ARBEITSAUFTRAG A —
Nach wem wurde die Inselgruppe laut dem Text über die Kerguelen benannt?
ARBEITSAUFTRAG B —
Zähle alle Inseln und Inselgruppen auf, die die „Marion-Dufresne II“ laut dem Text über die Kerguelen von Réunion aus anläuft.
ARBEITSAUFTRAG C —
Schreibe den Text über die Kerguelen im Anschluss an seinen letzten Satz weiter.

EXTRAHIERTER TEXT —
Links zur Rezension Inhalt:Das Kerguelen-Archipel ist eine subantarktische Inselgruppe im südlichen Indischen Ozean und Teil des französischen Süd- und Antarktisterritoriums, die nach ihrem Entdecker, dem bretonischen Konteradmiral Yves Joseph de Kerguelen de Trémarec benannt wurde. Die Inselgruppe ist, wie viele der subantarktischen Inseln, eine äußerst abgelegene Region und bis heute nur auf dem Seeweg erreichbar, weil bislang keine Landebahnen für Flugverbindungen zum Festland errichtet wurde. Von November bis März läuft das 1995 gebaute Forschungs- und Versorgungsschiff „Marion-Dufresne II“ die Kerguelen-Inselgruppe, die Crozetinseln und die Inseln Saint-Paul und Amsterdam von Réunion aus an, um sowohl die Versorgung der Forschungseinrichtungen zu gewährleisten, als auch um Wissenschaftler, Techniker und eine begrenzte Zahl von „Touristen“ zu den Inseln zu bringen.

ERFASSTE DATEN —
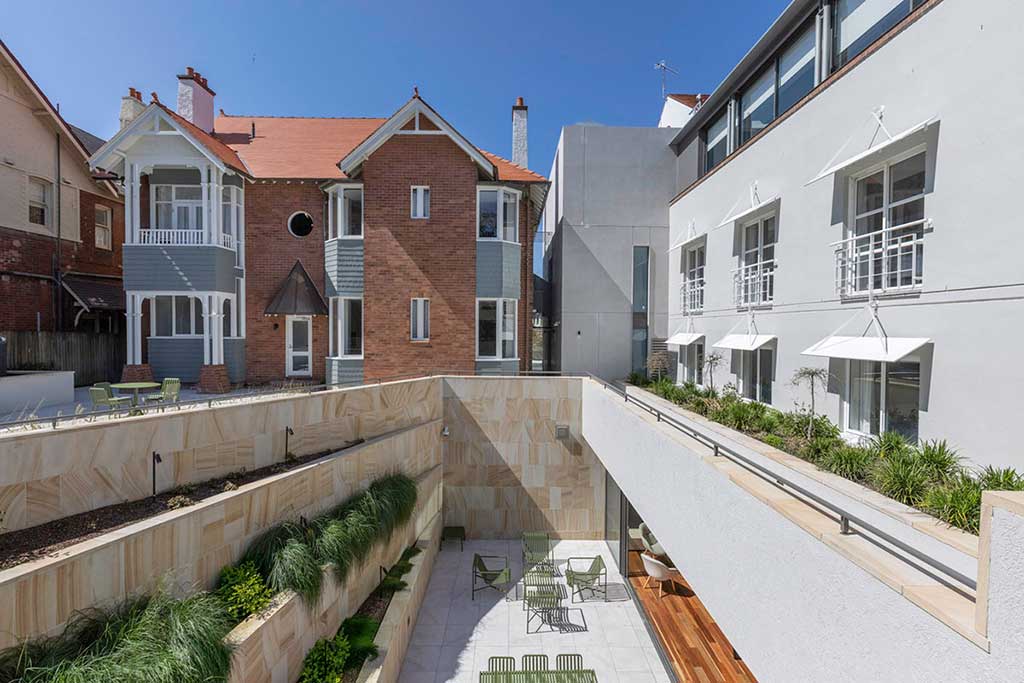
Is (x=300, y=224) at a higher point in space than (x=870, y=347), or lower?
higher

ANTWORT A —
Nach ihrem Entdecker, dem bretonischen Konteradmiral Yves Joseph de Kerguelen de Trémarec.

ANTWORT B —
- Kerguelen-Inselgruppe
- Crozetinseln
- Saint-Paul
- Amsterdam

ANTWORT C —
Als Emmanuel Lepage von Caroline Britz, Journalistin bei der Wochenzeitung „Le Marin“, angesprochen wird, ob er kurzfristig Interesse an einer Fahrt auf der „Marion-Dufresne II“ hat, zögert Lepage nicht lange und erfüllt sich mit dieser Reise einen Jugendtraum, der erst in letzter Sekunde möglich werden sollte. Um allerdings eines der begehrten Tickets zu erhalten, benötigt er gegenüber der zuständigen Präfektur eine ausreichende Begründung seinen Besuch, egal ob dieser wissenschaftlicher oder sonstiger Natur ist. So entschließt sich Lepage in seinem Antrag bei der zuständigen Präfektur dazu, anzugeben, die Reise als Comiczeichner zu begleiten und einen etwas anderen Bericht über diese doch recht fremde Welt zu geben.
Nach dem Einschiffen auf Réunion startet für Lepage und die andere Passagiere an Bord des Schiffes eine denkwürdige Fahrt durch das Kerguelen-Archipel, wo es nicht nur die Schönheiten der Natur zu bewundern gibt, sondern auch das zum Teil harte und entbehrungsreiche Leben der Mitarbeiter der einzelnen Forschungsstationen, die mit Proviant und anderen Dingen des alltäglichen Lebens (und Überlebens) versorgt sein wollen.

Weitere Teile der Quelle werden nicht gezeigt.